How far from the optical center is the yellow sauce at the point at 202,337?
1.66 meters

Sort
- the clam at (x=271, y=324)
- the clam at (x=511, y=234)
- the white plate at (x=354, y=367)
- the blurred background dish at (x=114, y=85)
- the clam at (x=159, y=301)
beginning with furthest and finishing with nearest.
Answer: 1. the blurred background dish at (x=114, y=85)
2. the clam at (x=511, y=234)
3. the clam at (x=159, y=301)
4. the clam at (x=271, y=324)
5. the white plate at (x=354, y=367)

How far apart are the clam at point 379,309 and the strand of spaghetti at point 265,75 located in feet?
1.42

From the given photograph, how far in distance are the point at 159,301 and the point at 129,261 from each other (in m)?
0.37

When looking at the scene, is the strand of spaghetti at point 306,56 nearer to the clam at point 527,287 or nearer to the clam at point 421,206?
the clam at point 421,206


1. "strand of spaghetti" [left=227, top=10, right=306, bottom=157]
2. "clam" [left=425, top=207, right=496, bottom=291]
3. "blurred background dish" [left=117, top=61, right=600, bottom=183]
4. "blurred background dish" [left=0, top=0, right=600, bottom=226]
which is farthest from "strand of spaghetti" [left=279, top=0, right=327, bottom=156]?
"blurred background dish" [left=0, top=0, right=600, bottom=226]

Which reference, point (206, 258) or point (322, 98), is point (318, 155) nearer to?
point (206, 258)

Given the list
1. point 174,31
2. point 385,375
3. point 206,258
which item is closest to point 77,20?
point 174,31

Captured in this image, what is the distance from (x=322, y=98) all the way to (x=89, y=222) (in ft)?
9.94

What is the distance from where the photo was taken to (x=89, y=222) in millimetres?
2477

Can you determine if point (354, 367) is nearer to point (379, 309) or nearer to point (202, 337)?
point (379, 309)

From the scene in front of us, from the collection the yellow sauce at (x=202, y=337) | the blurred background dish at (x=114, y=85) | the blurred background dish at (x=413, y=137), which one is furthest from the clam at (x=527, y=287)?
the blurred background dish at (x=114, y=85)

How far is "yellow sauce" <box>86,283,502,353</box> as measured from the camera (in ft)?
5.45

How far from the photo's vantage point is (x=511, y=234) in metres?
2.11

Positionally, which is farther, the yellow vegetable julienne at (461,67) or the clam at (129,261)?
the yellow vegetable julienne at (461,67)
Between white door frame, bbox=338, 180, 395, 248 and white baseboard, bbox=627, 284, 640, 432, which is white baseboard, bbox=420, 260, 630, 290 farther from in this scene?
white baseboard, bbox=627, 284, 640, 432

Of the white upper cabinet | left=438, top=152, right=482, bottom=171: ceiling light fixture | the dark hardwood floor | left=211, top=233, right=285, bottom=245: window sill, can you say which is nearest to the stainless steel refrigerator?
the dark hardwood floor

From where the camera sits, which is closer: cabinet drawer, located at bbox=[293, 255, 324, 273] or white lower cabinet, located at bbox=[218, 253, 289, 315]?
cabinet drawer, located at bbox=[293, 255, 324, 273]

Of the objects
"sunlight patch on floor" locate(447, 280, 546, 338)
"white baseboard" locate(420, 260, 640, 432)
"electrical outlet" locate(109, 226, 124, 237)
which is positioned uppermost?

## What to work on
Reproduce verbatim the lines from the one containing "How far from the photo's" through the last line, including both.

## Solution
How far from the photo's vantage point is (x=511, y=234) in metres?
2.11

Positionally, which is farther, the yellow vegetable julienne at (461,67) or the clam at (129,261)?
the yellow vegetable julienne at (461,67)
Between white door frame, bbox=338, 180, 395, 248 and white baseboard, bbox=627, 284, 640, 432, which is white baseboard, bbox=420, 260, 630, 290 farther from in this scene?
white baseboard, bbox=627, 284, 640, 432

Of the white upper cabinet | left=438, top=152, right=482, bottom=171: ceiling light fixture | the dark hardwood floor | left=211, top=233, right=285, bottom=245: window sill, can you say which is nearest to the stainless steel refrigerator?
the dark hardwood floor

From where the camera sits, which is closer: cabinet drawer, located at bbox=[293, 255, 324, 273] or white lower cabinet, located at bbox=[218, 253, 289, 315]?
cabinet drawer, located at bbox=[293, 255, 324, 273]

Of the objects
"sunlight patch on floor" locate(447, 280, 546, 338)
"white baseboard" locate(420, 260, 640, 432)
"electrical outlet" locate(109, 226, 124, 237)
which is positioned uppermost?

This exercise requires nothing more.